▶ **SOURCE TEXT**:
════════════════
Live Event Timestamps

00:00 Welcome and Introduction

00:43 Meet the Panelists

01:32 Agent Linda Camacho’s Horror Wishlist

02:15 Agent Tamara Kawer’s Horror Wishlist

04:01 Agent Erica Bauman’s Horror Wishlist

05:29 What Makes a Good Horror Novel?

11:34 Mini Class: Withholding Details in Horror Writing

23:58 Query Critique with Tamara Kawer

34:48 Word Count Debate

35:18 Linda’s Horror Writing Class

37:24 Desire Lines in Horror

38:55 Exploring Pet Cemetery

42:21 Tension and Conflict in Horror

44:28 Sacrifice in Horror

49:25 Q&A: Horror Trends and Tips

58:23 Prizes and Closing Remarks

What Makes Great Horror In 2025/2026

Key Trends

  • Social & Political Commentary: Horror as a vehicle for fighting back with words
  • Resurgence in Publishing: 25% increase in US, 50%+ in UK
  • Editors Are Responsive: Open to subversive, politically-charged content
  • Deep Character Work: The advantage books have over film

Hot Sub-Genres

  • Psychological horror
  • Gothic horror
  • Historical horror
  • Contemporary horror with sociopolitical commentary
  • Fairytale/horror mashups
  • Monster romance
  • Queer, trans, and feminist horror

Masterclass 1: Withholding Details with Erica Bauman

The Principle: What’s in the box? Weaponize your reader’s imagination.

Tools for Creating Horror

  1. Tension & Pacing – Build slowly, break strategically
  2. Heightened Emotions – Put readers in the character’s skin
  3. Vivid Description – Sensory details that linger
  4. Misdirection – Let imagination fill the gaps

Techniques for “Looking Away”
════════════════
▶ **GIVEN RECORDS**:
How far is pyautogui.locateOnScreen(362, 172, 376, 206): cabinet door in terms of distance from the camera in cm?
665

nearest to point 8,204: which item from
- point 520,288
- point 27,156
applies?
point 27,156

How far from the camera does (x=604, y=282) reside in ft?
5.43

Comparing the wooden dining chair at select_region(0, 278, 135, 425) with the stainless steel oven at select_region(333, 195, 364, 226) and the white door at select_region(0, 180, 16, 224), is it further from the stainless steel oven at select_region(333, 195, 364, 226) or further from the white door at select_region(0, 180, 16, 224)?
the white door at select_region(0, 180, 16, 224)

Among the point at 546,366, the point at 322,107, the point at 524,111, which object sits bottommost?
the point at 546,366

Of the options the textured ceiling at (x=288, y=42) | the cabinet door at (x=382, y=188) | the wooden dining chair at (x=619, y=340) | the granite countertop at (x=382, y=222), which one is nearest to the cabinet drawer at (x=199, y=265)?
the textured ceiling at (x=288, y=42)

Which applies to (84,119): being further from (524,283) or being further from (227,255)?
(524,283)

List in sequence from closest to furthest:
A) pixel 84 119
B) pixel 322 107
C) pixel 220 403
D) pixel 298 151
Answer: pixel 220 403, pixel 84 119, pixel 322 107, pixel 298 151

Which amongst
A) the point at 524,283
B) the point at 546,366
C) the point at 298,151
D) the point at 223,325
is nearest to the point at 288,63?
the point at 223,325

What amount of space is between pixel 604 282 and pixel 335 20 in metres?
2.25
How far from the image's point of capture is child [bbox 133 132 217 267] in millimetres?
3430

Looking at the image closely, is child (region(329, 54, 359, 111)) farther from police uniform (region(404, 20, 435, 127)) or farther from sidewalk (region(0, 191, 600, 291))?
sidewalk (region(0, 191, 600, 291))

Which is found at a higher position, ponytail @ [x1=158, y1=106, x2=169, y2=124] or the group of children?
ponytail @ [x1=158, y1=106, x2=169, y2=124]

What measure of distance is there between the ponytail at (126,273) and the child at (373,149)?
════════════════
▶ **PROBLEM 1**:
In the horror event notes, who leads the masterclass on withholding details?
▶ **PROBLEM 2**:
From the horror event timestamps, give the lines from "00:00 Welcome and" up to and including "Good Horror Novel?", swapping "Panelists" for "Speakers".
▶ **PROBLEM 3**:
Summarize the horror event notes in two sentences.

▶ **PROBLEM SOLUTION 1**:
Erica Bauman

▶ **PROBLEM SOLUTION 2**:
00:00 Welcome and Introduction

00:43 Meet the Speakers

01:32 Agent Linda Camacho’s Horror Wishlist

02:15 Agent Tamara Kawer’s Horror Wishlist

04:01 Agent Erica Bauman’s Horror Wishlist

05:29 What Makes a Good Horror Novel?

▶ **PROBLEM SOLUTION 3**:
The live event on horror writing featured agents Linda Camacho, Tamara Kawer, and Erica Bauman sharing their horror wishlists, along with classes, a query critique, and a Q&A on trends and tips. The notes report horror publishing rising 25% in the US and more than 50% in the UK, list hot sub-genres such as psychological and gothic horror, and outline Erica Bauman's masterclass on withholding details to weaponize the reader's imagination.